Par exemple, lorsque le 15 Juillet 2020, Mélenchon est sur le plateau de BFMTV. Alors que la journaliste Apolline De Malherbe lui demande si « les forces de l’ordre devaient être comme Jésus sur la croix et ne pas répliquer » lors de manifestations, la réponse du chef des Insoumis est particulièrement cinglante, « je ne sais pas si Jésus était sur la croix, je sais qui l’y a mis, paraît-il. Ce sont ses propres compatriotes ». Or, cette thèse ancienne de la responsabilité du peuple juif dans la mort de Jésus, rejetée depuis des décennies par tous les historiens et exégètes et condamnée par l’ensemble des Églises, est répétée ici par Mélenchon.

Par exemple, lorsqu’il publie en octobre 2023, le tweet suivant : « Voici la France. Pendant ce temps, Madame Braun-Pivet campe à Tel Aviv pour encourager le massacre. Pas au nom du peuple français ![4]» Dans ce tweet, nous retrouvons une comparaison insidieuse et des mots, un cliché et/ou une imagerie – et pas seulement d’Épinal – qui flirtent dangereusement avec d’innombrables mots qui, dans notre histoire contemporaine, ont opposé insidieusement ou délibérément la France et les Français aux « Juifs » et aux « métèques ».

Antisémitisme en France, les faits

Enfin, Jean-Luc Mélenchon ment doublement parce qu’un homme politique ne doit pas ignorer ce qu’il en est de la progression fulgurante de l’antisémitisme depuis 2000 et plus précisément depuis le 7 octobre.
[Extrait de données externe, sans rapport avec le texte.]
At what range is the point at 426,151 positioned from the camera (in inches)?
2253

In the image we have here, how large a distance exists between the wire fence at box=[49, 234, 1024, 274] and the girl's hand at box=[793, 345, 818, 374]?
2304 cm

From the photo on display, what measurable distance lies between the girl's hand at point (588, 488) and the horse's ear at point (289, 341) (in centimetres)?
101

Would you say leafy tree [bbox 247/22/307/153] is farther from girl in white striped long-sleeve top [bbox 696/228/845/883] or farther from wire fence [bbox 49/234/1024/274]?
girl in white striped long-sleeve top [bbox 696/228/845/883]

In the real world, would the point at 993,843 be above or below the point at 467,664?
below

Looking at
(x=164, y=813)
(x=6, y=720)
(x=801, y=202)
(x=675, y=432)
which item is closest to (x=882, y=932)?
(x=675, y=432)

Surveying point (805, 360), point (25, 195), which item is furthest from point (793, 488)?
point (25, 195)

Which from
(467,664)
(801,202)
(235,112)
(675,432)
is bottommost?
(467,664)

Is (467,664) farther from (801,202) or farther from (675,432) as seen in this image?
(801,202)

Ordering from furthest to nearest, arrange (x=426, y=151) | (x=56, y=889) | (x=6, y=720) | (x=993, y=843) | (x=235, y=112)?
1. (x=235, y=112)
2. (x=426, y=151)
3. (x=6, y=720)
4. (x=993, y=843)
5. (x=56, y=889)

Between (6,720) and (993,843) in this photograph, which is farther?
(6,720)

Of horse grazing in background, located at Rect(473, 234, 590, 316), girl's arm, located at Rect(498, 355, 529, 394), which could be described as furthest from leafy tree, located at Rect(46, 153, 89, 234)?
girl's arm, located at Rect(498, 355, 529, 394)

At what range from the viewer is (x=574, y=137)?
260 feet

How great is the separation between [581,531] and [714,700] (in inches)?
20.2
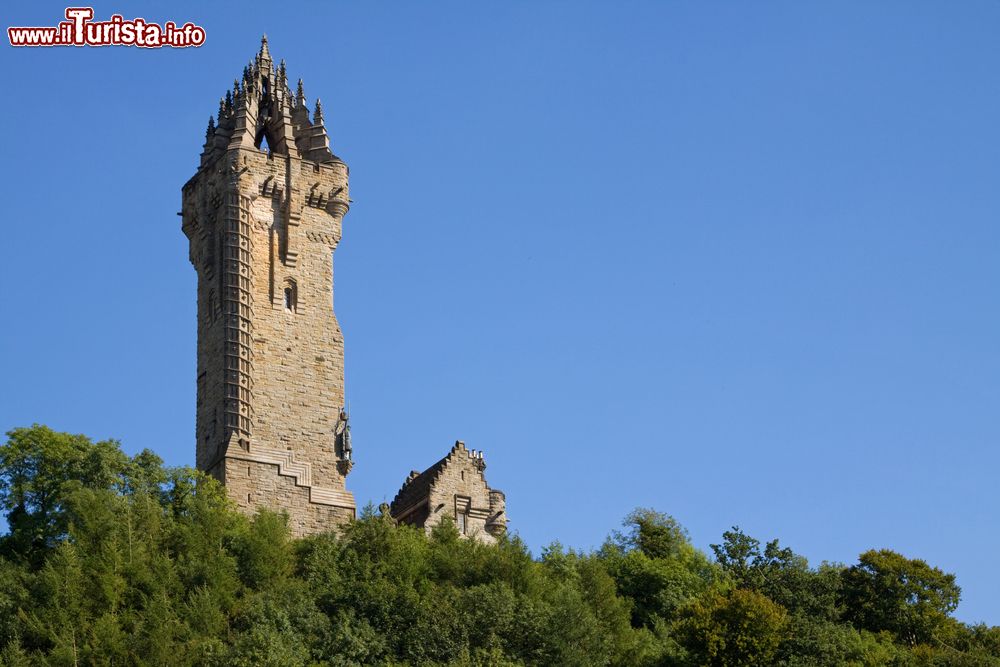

D’ailleurs, ce qui n’est pas « résiduel » ce sont les faits, les statistiques et les sondages qui analysent cette inquiétante progression.

D’octobre 2000 à la fin de l’année 2022, nous comptabilisons 744 actes en 2000, 936 en 2002, 974 en 2004, 832 en 2009, 614 en 2012, 851 en 2014, 808 en 2015, 687 actes en 2019. Toutes ces hausses interviennent lors des soubresauts du conflit israélo-palestinien, qui se déroule pourtant à 3500 kilomètres de nos frontières. D’ octobre 2000 jusqu’en décembre 2022, 13.091 actes antisémites sont comptabilisés en France.

En 2023, le ministère de l’Intérieur et le Service de Protection de la Communauté Juive comptabilisent 1676 actes antisémites contre 436 en 2022, soit 1000% d’augmentation. Pour rappel, 60% de ces actes portent atteinte principalement aux personnes (violences physiques, propos ou gestes menaçants…) et 40% sont des propos menaçants. Ils ont été recensés dans 616 villes ou communes différentes et dans 95 des 101 départements français. Enfin, 336 actes antisémites ont été perpétrés depuis le 1er janvier 2024. Les chiffres des actes antisémites sont donc au plus haut depuis le 7 octobre 2023, pour un total de 2012 actes antisémites.

Au fond, il y a chez le leader des insoumis, cette agressivité, cette impulsivité, cette férocité, pour ne pas dire, cette brutalité. Mélenchon est une sorte de cocotte-minute, prête à exploser et toute en ébullition. Et, dans le domaine de l’antisémitisme, qu’il fasse donc amende honorable, en s’excusant. Dans ce domaine, il n’est qu’une vilaine caricature blessante et humiliante.